Copy out the records in full, word for word, without pictures.

Stored items
────────────────────

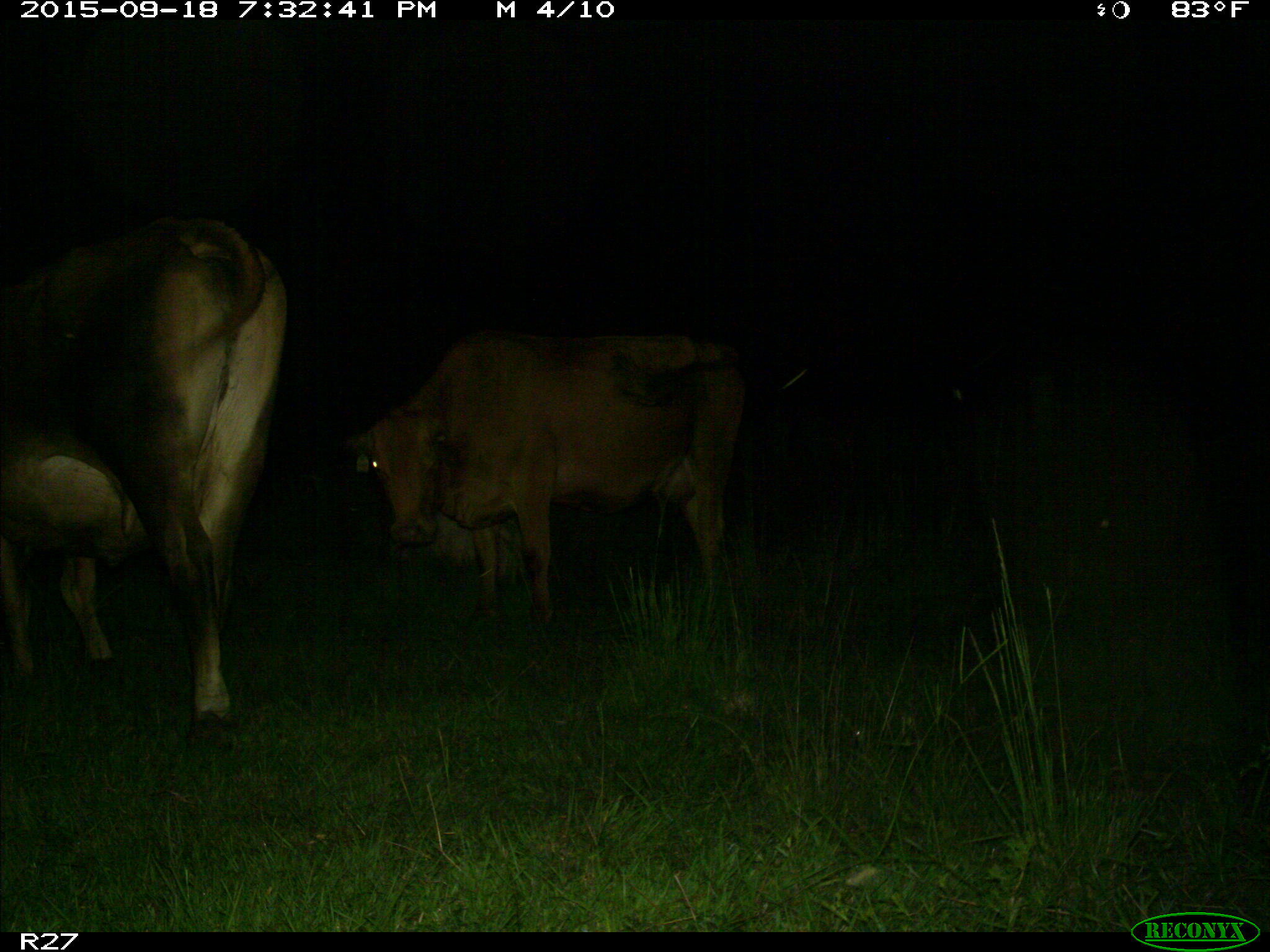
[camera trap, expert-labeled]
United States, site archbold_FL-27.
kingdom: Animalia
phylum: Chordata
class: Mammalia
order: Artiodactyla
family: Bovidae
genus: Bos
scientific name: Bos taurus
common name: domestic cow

────────────────────

• Output for this task
[camera trap, expert-labeled]
United States, site archbold_FL-27.
kingdom: Animalia
phylum: Chordata
class: Mammalia
order: Artiodactyla
family: Bovidae
genus: Bos
scientific name: Bos taurus
common name: domestic cow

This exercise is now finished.